The rescue of 19-year-old Reshma Begum yesterday brought a boost to the workers who had spent more than two weeks pulling decaying bodies from the rubble. By today, they had resumed their grim task and the death toll surpassed 1,100 in the world's worst garment industry disaster.
"We will not leave the operation until the last dead body and living person is found," said Major-General Chowdhury Hasan Suhrawardy, the head of the local military units in charge of rescue operations.
"She is panicked, sometimes she holds nurses' hands tight," he said.
Doctors were giving her semi-solid food and saline for her dehydration. They advised complete rest, and barred reporters from speaking with her for fear their questions would worsen her fragile psychological state.
"We don't want those memories to haunt her now, so we are not allowing anybody to ask her anything," Rahman said, adding that a team of psychiatrists will be examining her.

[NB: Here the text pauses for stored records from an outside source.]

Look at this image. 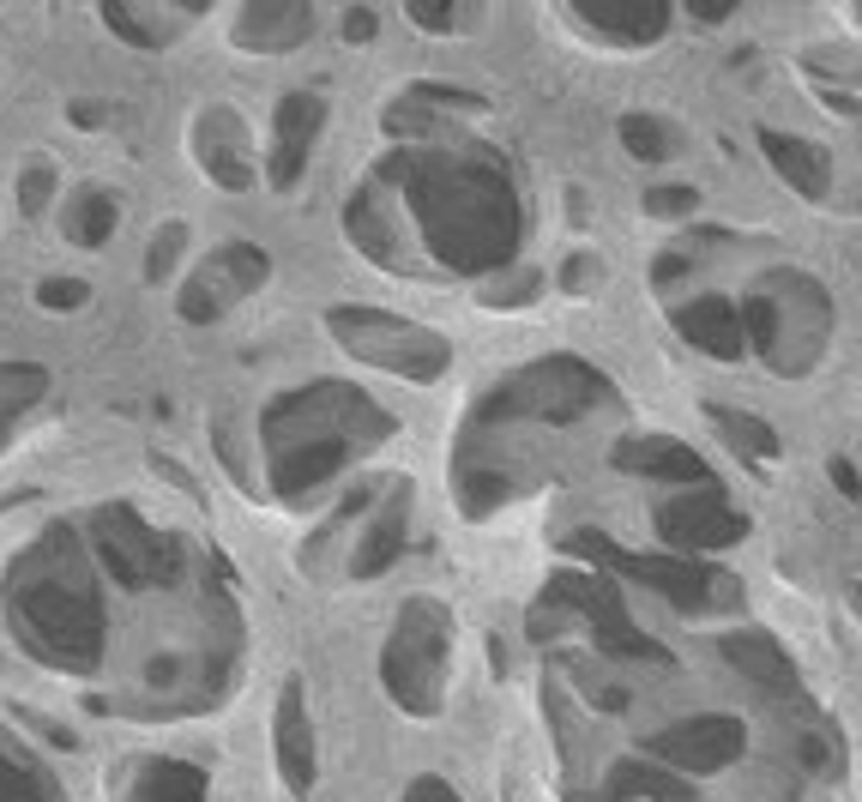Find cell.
Here are the masks:
<instances>
[{"instance_id":"obj_4","label":"cell","mask_w":862,"mask_h":802,"mask_svg":"<svg viewBox=\"0 0 862 802\" xmlns=\"http://www.w3.org/2000/svg\"><path fill=\"white\" fill-rule=\"evenodd\" d=\"M622 139H627V151H634V158H670V133H664L658 121H622Z\"/></svg>"},{"instance_id":"obj_6","label":"cell","mask_w":862,"mask_h":802,"mask_svg":"<svg viewBox=\"0 0 862 802\" xmlns=\"http://www.w3.org/2000/svg\"><path fill=\"white\" fill-rule=\"evenodd\" d=\"M79 290H85V284H49L43 302H79Z\"/></svg>"},{"instance_id":"obj_5","label":"cell","mask_w":862,"mask_h":802,"mask_svg":"<svg viewBox=\"0 0 862 802\" xmlns=\"http://www.w3.org/2000/svg\"><path fill=\"white\" fill-rule=\"evenodd\" d=\"M651 205H658V212H681V205H693V193H688V188H664Z\"/></svg>"},{"instance_id":"obj_1","label":"cell","mask_w":862,"mask_h":802,"mask_svg":"<svg viewBox=\"0 0 862 802\" xmlns=\"http://www.w3.org/2000/svg\"><path fill=\"white\" fill-rule=\"evenodd\" d=\"M664 525H670L676 543H730V537H742V520H736V513H724L712 495H705L700 507H670V513H664Z\"/></svg>"},{"instance_id":"obj_3","label":"cell","mask_w":862,"mask_h":802,"mask_svg":"<svg viewBox=\"0 0 862 802\" xmlns=\"http://www.w3.org/2000/svg\"><path fill=\"white\" fill-rule=\"evenodd\" d=\"M284 767H290V779H295V784L314 779V755L302 748V706H295V694L284 701Z\"/></svg>"},{"instance_id":"obj_7","label":"cell","mask_w":862,"mask_h":802,"mask_svg":"<svg viewBox=\"0 0 862 802\" xmlns=\"http://www.w3.org/2000/svg\"><path fill=\"white\" fill-rule=\"evenodd\" d=\"M344 31H351V36H368V31H375V19H368V12H351V19H344Z\"/></svg>"},{"instance_id":"obj_2","label":"cell","mask_w":862,"mask_h":802,"mask_svg":"<svg viewBox=\"0 0 862 802\" xmlns=\"http://www.w3.org/2000/svg\"><path fill=\"white\" fill-rule=\"evenodd\" d=\"M766 146H772V158H778V170H784V175H796L808 193H820V181H827V175H820V163L808 158L802 139H766Z\"/></svg>"}]
</instances>
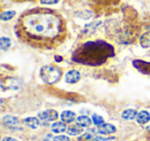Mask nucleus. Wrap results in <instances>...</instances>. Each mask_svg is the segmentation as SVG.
<instances>
[{
  "instance_id": "nucleus-1",
  "label": "nucleus",
  "mask_w": 150,
  "mask_h": 141,
  "mask_svg": "<svg viewBox=\"0 0 150 141\" xmlns=\"http://www.w3.org/2000/svg\"><path fill=\"white\" fill-rule=\"evenodd\" d=\"M16 34L35 48H52L63 41L66 35V24L54 9L35 7L20 16Z\"/></svg>"
},
{
  "instance_id": "nucleus-2",
  "label": "nucleus",
  "mask_w": 150,
  "mask_h": 141,
  "mask_svg": "<svg viewBox=\"0 0 150 141\" xmlns=\"http://www.w3.org/2000/svg\"><path fill=\"white\" fill-rule=\"evenodd\" d=\"M115 56L114 48L104 40L86 41L72 54V61L88 66H100Z\"/></svg>"
},
{
  "instance_id": "nucleus-3",
  "label": "nucleus",
  "mask_w": 150,
  "mask_h": 141,
  "mask_svg": "<svg viewBox=\"0 0 150 141\" xmlns=\"http://www.w3.org/2000/svg\"><path fill=\"white\" fill-rule=\"evenodd\" d=\"M62 69L54 65H46L40 69V76L44 83L48 85H54L58 83L62 77Z\"/></svg>"
},
{
  "instance_id": "nucleus-4",
  "label": "nucleus",
  "mask_w": 150,
  "mask_h": 141,
  "mask_svg": "<svg viewBox=\"0 0 150 141\" xmlns=\"http://www.w3.org/2000/svg\"><path fill=\"white\" fill-rule=\"evenodd\" d=\"M59 116L58 112L56 110H52V109H50V110H45V111H42L38 114V118H40V120L44 122H52V120H57Z\"/></svg>"
},
{
  "instance_id": "nucleus-5",
  "label": "nucleus",
  "mask_w": 150,
  "mask_h": 141,
  "mask_svg": "<svg viewBox=\"0 0 150 141\" xmlns=\"http://www.w3.org/2000/svg\"><path fill=\"white\" fill-rule=\"evenodd\" d=\"M133 65L140 72L150 75V62H145V61L142 60H134Z\"/></svg>"
},
{
  "instance_id": "nucleus-6",
  "label": "nucleus",
  "mask_w": 150,
  "mask_h": 141,
  "mask_svg": "<svg viewBox=\"0 0 150 141\" xmlns=\"http://www.w3.org/2000/svg\"><path fill=\"white\" fill-rule=\"evenodd\" d=\"M80 79V73L76 70H70L69 72L66 73L65 76V80L68 83H77Z\"/></svg>"
},
{
  "instance_id": "nucleus-7",
  "label": "nucleus",
  "mask_w": 150,
  "mask_h": 141,
  "mask_svg": "<svg viewBox=\"0 0 150 141\" xmlns=\"http://www.w3.org/2000/svg\"><path fill=\"white\" fill-rule=\"evenodd\" d=\"M115 131H116L115 127L111 124H103L101 126H98V129H97V132L104 135L112 134V133H115Z\"/></svg>"
},
{
  "instance_id": "nucleus-8",
  "label": "nucleus",
  "mask_w": 150,
  "mask_h": 141,
  "mask_svg": "<svg viewBox=\"0 0 150 141\" xmlns=\"http://www.w3.org/2000/svg\"><path fill=\"white\" fill-rule=\"evenodd\" d=\"M3 124L8 128H16L19 125V120L16 116L13 115H6L3 118Z\"/></svg>"
},
{
  "instance_id": "nucleus-9",
  "label": "nucleus",
  "mask_w": 150,
  "mask_h": 141,
  "mask_svg": "<svg viewBox=\"0 0 150 141\" xmlns=\"http://www.w3.org/2000/svg\"><path fill=\"white\" fill-rule=\"evenodd\" d=\"M76 124H77L78 126L84 128V127H90L91 125H92V120L86 115H80L76 118Z\"/></svg>"
},
{
  "instance_id": "nucleus-10",
  "label": "nucleus",
  "mask_w": 150,
  "mask_h": 141,
  "mask_svg": "<svg viewBox=\"0 0 150 141\" xmlns=\"http://www.w3.org/2000/svg\"><path fill=\"white\" fill-rule=\"evenodd\" d=\"M150 120V114L148 113L147 111L143 110V111H140L137 115V122H139L140 125H144L146 122H148Z\"/></svg>"
},
{
  "instance_id": "nucleus-11",
  "label": "nucleus",
  "mask_w": 150,
  "mask_h": 141,
  "mask_svg": "<svg viewBox=\"0 0 150 141\" xmlns=\"http://www.w3.org/2000/svg\"><path fill=\"white\" fill-rule=\"evenodd\" d=\"M61 118H62V120L65 122H71L75 120V113L72 111H69V110H66V111L62 112Z\"/></svg>"
},
{
  "instance_id": "nucleus-12",
  "label": "nucleus",
  "mask_w": 150,
  "mask_h": 141,
  "mask_svg": "<svg viewBox=\"0 0 150 141\" xmlns=\"http://www.w3.org/2000/svg\"><path fill=\"white\" fill-rule=\"evenodd\" d=\"M24 124L29 127V128L35 129L39 126V120L36 118H27L24 120Z\"/></svg>"
},
{
  "instance_id": "nucleus-13",
  "label": "nucleus",
  "mask_w": 150,
  "mask_h": 141,
  "mask_svg": "<svg viewBox=\"0 0 150 141\" xmlns=\"http://www.w3.org/2000/svg\"><path fill=\"white\" fill-rule=\"evenodd\" d=\"M140 43L143 48H149L150 46V32H146L140 37Z\"/></svg>"
},
{
  "instance_id": "nucleus-14",
  "label": "nucleus",
  "mask_w": 150,
  "mask_h": 141,
  "mask_svg": "<svg viewBox=\"0 0 150 141\" xmlns=\"http://www.w3.org/2000/svg\"><path fill=\"white\" fill-rule=\"evenodd\" d=\"M52 130L54 131V133H63L66 131V125L63 122H54L52 126Z\"/></svg>"
},
{
  "instance_id": "nucleus-15",
  "label": "nucleus",
  "mask_w": 150,
  "mask_h": 141,
  "mask_svg": "<svg viewBox=\"0 0 150 141\" xmlns=\"http://www.w3.org/2000/svg\"><path fill=\"white\" fill-rule=\"evenodd\" d=\"M137 115L138 113L135 109H127L125 111L122 112V118L125 120H134V118H137Z\"/></svg>"
},
{
  "instance_id": "nucleus-16",
  "label": "nucleus",
  "mask_w": 150,
  "mask_h": 141,
  "mask_svg": "<svg viewBox=\"0 0 150 141\" xmlns=\"http://www.w3.org/2000/svg\"><path fill=\"white\" fill-rule=\"evenodd\" d=\"M67 133L69 135H72V136H75V135L81 134L82 133V127L80 126H70L68 129H67Z\"/></svg>"
},
{
  "instance_id": "nucleus-17",
  "label": "nucleus",
  "mask_w": 150,
  "mask_h": 141,
  "mask_svg": "<svg viewBox=\"0 0 150 141\" xmlns=\"http://www.w3.org/2000/svg\"><path fill=\"white\" fill-rule=\"evenodd\" d=\"M16 15V11H4L0 15V19L2 20V21H8V20L13 19Z\"/></svg>"
},
{
  "instance_id": "nucleus-18",
  "label": "nucleus",
  "mask_w": 150,
  "mask_h": 141,
  "mask_svg": "<svg viewBox=\"0 0 150 141\" xmlns=\"http://www.w3.org/2000/svg\"><path fill=\"white\" fill-rule=\"evenodd\" d=\"M9 46H11V39L7 37H1V39H0V48H1V50L6 51Z\"/></svg>"
},
{
  "instance_id": "nucleus-19",
  "label": "nucleus",
  "mask_w": 150,
  "mask_h": 141,
  "mask_svg": "<svg viewBox=\"0 0 150 141\" xmlns=\"http://www.w3.org/2000/svg\"><path fill=\"white\" fill-rule=\"evenodd\" d=\"M93 122L96 126H101L104 124V118L98 114H93Z\"/></svg>"
},
{
  "instance_id": "nucleus-20",
  "label": "nucleus",
  "mask_w": 150,
  "mask_h": 141,
  "mask_svg": "<svg viewBox=\"0 0 150 141\" xmlns=\"http://www.w3.org/2000/svg\"><path fill=\"white\" fill-rule=\"evenodd\" d=\"M60 0H40L42 4H56Z\"/></svg>"
},
{
  "instance_id": "nucleus-21",
  "label": "nucleus",
  "mask_w": 150,
  "mask_h": 141,
  "mask_svg": "<svg viewBox=\"0 0 150 141\" xmlns=\"http://www.w3.org/2000/svg\"><path fill=\"white\" fill-rule=\"evenodd\" d=\"M93 138V134L90 133H86V134H82V136L80 137V140H91Z\"/></svg>"
},
{
  "instance_id": "nucleus-22",
  "label": "nucleus",
  "mask_w": 150,
  "mask_h": 141,
  "mask_svg": "<svg viewBox=\"0 0 150 141\" xmlns=\"http://www.w3.org/2000/svg\"><path fill=\"white\" fill-rule=\"evenodd\" d=\"M54 141H70L67 136H57L54 138Z\"/></svg>"
},
{
  "instance_id": "nucleus-23",
  "label": "nucleus",
  "mask_w": 150,
  "mask_h": 141,
  "mask_svg": "<svg viewBox=\"0 0 150 141\" xmlns=\"http://www.w3.org/2000/svg\"><path fill=\"white\" fill-rule=\"evenodd\" d=\"M92 141H107V139L103 138V137H96V138H94Z\"/></svg>"
},
{
  "instance_id": "nucleus-24",
  "label": "nucleus",
  "mask_w": 150,
  "mask_h": 141,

Several photographers and cameramen were allowed to take pictures of Begum this afternoon as she lay on her hospital bed. Her head was covered in a neon green scarf, and she looked tired but alert. A white sheet covered her up to her neck. She was hooked to a monitor and had an intravenous drip in her left arm.
Begum had spent 17 days in a room-like area under the rubble high enough for her to stand, surviving on dried food, bottled water and rain water, Suhrawardy said. She got fresh air from some of the 27 air holes that rescuers had dug in the rubble. She even found cartons of dresses inside and was able to change her clothes, he said.
Officials said today that 1,115 bodies had been recovered from the ruins of the fallen building, which housed five garment factories employing thousands of workers. They said 780 bodies had been handed over to families.